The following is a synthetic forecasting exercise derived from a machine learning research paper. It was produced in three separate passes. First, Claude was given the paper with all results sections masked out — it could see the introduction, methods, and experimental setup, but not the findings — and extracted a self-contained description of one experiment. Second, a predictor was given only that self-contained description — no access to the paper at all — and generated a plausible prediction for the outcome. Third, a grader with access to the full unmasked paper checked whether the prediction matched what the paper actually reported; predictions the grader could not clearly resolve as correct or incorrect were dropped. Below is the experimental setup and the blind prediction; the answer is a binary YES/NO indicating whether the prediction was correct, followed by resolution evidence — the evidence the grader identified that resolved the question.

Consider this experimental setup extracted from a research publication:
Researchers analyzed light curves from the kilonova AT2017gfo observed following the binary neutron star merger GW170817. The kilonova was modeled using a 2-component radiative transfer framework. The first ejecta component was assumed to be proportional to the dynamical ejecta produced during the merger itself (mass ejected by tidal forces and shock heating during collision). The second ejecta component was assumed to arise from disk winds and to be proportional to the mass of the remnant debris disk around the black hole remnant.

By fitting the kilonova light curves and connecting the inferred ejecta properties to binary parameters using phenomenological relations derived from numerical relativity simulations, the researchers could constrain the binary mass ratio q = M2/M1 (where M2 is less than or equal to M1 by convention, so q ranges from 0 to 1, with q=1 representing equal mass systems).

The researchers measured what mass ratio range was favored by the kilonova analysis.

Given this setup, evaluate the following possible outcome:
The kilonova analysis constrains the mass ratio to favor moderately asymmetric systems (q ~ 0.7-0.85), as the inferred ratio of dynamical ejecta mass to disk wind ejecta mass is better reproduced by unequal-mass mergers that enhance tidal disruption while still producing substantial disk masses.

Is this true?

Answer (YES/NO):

════════════════

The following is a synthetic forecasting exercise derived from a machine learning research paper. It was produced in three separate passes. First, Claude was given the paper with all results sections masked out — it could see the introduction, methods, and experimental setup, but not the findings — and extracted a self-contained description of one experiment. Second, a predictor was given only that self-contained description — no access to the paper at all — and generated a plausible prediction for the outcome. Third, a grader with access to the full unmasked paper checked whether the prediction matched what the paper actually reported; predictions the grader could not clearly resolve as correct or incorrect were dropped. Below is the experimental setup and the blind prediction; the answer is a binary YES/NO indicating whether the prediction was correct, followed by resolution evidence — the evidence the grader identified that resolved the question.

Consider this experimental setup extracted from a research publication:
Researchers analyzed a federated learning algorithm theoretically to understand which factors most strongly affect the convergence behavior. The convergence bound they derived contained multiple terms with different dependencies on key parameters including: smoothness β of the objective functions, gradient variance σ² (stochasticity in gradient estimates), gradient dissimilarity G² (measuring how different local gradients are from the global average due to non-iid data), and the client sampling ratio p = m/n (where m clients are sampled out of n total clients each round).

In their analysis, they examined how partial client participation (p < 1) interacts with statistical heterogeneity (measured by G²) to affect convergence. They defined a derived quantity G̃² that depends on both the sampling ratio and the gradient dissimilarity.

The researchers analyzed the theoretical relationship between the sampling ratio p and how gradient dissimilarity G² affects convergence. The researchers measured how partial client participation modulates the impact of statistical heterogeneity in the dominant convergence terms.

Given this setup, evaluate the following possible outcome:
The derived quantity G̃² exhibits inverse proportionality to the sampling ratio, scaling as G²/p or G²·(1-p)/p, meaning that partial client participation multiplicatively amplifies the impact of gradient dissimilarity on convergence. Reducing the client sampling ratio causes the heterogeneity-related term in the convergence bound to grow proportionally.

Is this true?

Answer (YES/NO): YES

════════════════

Work required => Using the entries above, repeat only the lines from the one containing "The derived quantity" through the one containing "Answer (YES/NO): YES", end lines included.

Answer to the problem =>
The derived quantity G̃² exhibits inverse proportionality to the sampling ratio, scaling as G²/p or G²·(1-p)/p, meaning that partial client participation multiplicatively amplifies the impact of gradient dissimilarity on convergence. Reducing the client sampling ratio causes the heterogeneity-related term in the convergence bound to grow proportionally.

Is this true?

Answer (YES/NO): YES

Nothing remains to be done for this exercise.